Dazu folgende Gedankenanstösse:
1. Das Neue Testament macht die wichtige Unterscheidung zwischen einem Knecht und einem Kind (Römer 8,15; Galater 4). Der Knecht ist Befehlsempfänger und hat keinen eigenen Willen. Ein Kind wird so erzogen, dass es den eigenen Willen entwickeln soll und „mündig“ wird. Gott determiniert uns nicht wie Roboter. Gerade ein Künstler erfährt sich hoffentlich nicht als eine willenlose Marionette irgendeiner Macht. Das „automatic writing“ (das Schreiben unter dem Diktat eines Geistes) bringt keine guten Texte hervor, und es ist eine zutiefst heidnische Praxis.
Gott will uns in eine Freiheit, auch in eine kreative Freiheit hineinführen. Interessant ist die Szene, in der Gott Adam den Auftrag gibt, die Tiere zu benennen. Gott lässt dem Menschen kreativen Freiraum, denn es heisst: Gott schaute, wie Adam die Tiere nennen würde. (1.Mose 2.19f.) Gott ist neugierig auf den kreativen Akt Adams. Auch ein Vater ist neugierig darauf, was seine Kinder tun. Er keinen festen „Plan“ für seine Kinder, von dem abzuweichen ein Verstoss gegen seine Gebote wäre. Es ist deshalb sogar irreführend, durchgehend von einem „Willen Gottes“ zu sprechen. Insofern müssen wir sogar das Gebet „Dein Wille geschehen“ mit dem richtigen Verständnis beten. Etwas salopp gesagt: Wenn Adam vor den namenlosen Tieren zu Gott gesagt hätte: „Dein Wille geschehe“, hätte Gott wohl entgegnet: „Nein, dein Wille geschehe!“ Einige Verse weiter wendet sich derselbe Adam aber gegen Gottes offenbarten Willen – mit dramatischsten Folgen!
2. Aber so wie ein Vater oder eine Mutter jederzeit ein offenes Ohr hat für die Kinder und ihnen gerne hilft, dürfen wir Gott jederzeit bitten und ihn um Rat fragen. Jeder Christ kann davon berichten, wie Gott einen Rat gibt: durch das Gespräch mit anderen Menschen, durch ein Ereignis, durch ein Bibelwort, selbst vielleicht durch einen Traum oder durch einen Gebets-Eindruck – und sicher auch durch andere Bücher oder durch ein Kunstwerk. Oder durch die innere Gewissheit, dass etwas für diese bestimmte Situation „richtig“ ist und etwas eher „falsch“. Noch einmal: „richtig“ oder „falsch“ sind in diesem Bereich nicht dasselbe wie „von Gott erlaubt“ oder „von Gott verboten“. Jesus sucht den Rat Gottes sehr intensiv. Aber selbst er wird von Gott nicht zu seinem Tun gezwungen – nicht einmal dazu, sein Leben am Kreuz zur Vergebung der Sünden zu geben. Vielmehr betet Jesus in dieser höchst dramatischen Stunde, die das Geschick der Welt wendet, aus freiem Willen: „Nicht mein, sondern Dein Wille geschehe.“ (Lukas 22,42)

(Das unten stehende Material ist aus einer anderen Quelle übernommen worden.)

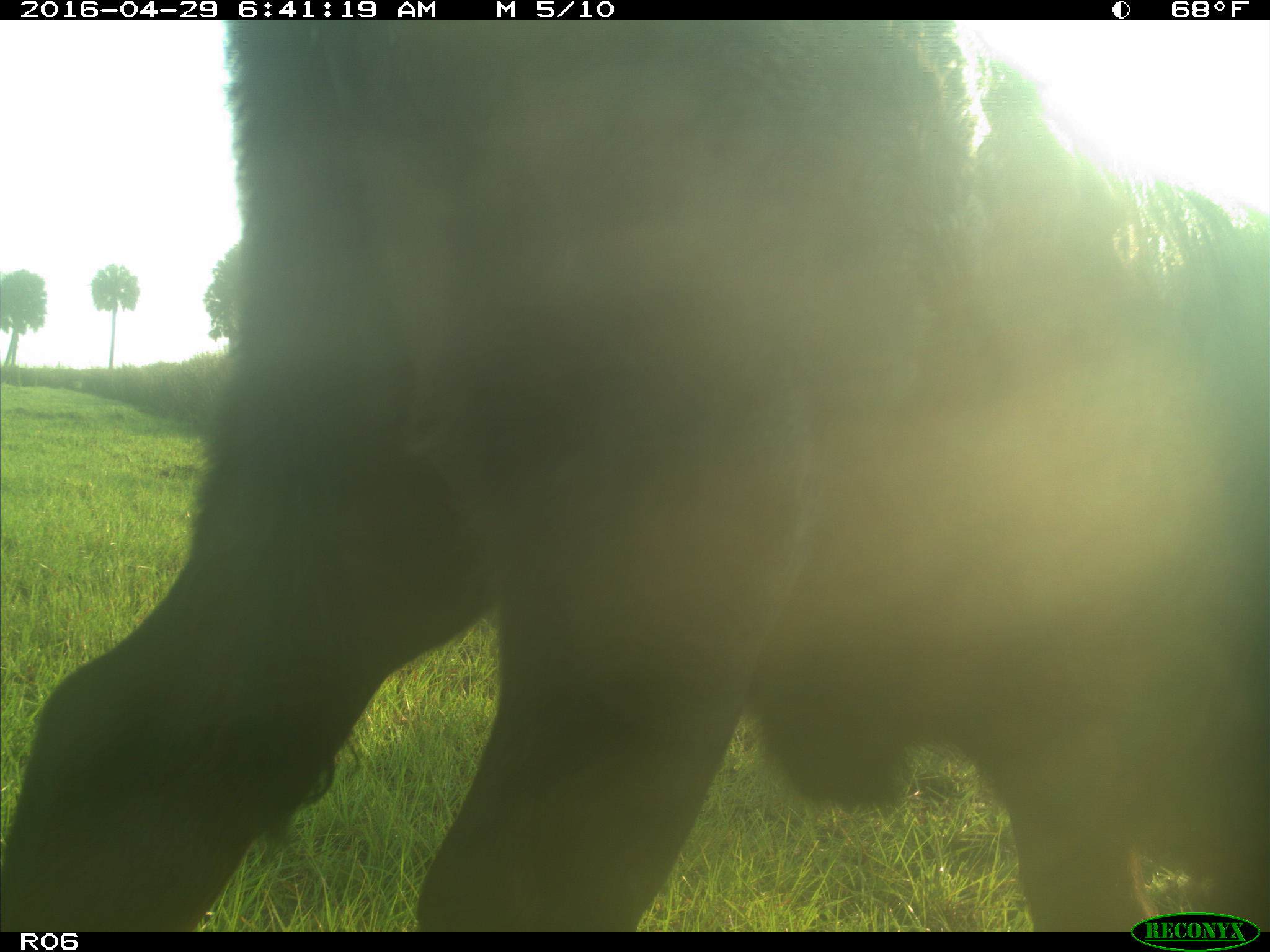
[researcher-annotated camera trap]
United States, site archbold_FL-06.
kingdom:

3. Das Reden des Rat gebenden Vaters kann man der Prophetie zuordnen. Es gibt auch andere Arten der Prophetie: zum Beispiel zum Umkehr rufende Drohworte – siehe die Propheten im Alten Testament – oder in die Gegenwart und Zukunft hell hineinleuchtende, glaubensstärkende und tröstende Worte – siehe die Offenbarung. Wie ordnen wir nun aber solches prophetisches Reden ein, eben Gottes Antwort, wo wir ihn um einen Rat bitten? Sollen wir es suchen – vielleicht gerade als Künstler, die ja oft „Propheten“ genannt werden? Wir können diesem Themenkomplex auch die Frage zuordnen, ob es „künstlerische Inspiration“ durch Gottes Geist gibt. Wir werden uns im nächsten TUNE IN näher damit beschäftigen, weil es dazu mehr Raum braucht.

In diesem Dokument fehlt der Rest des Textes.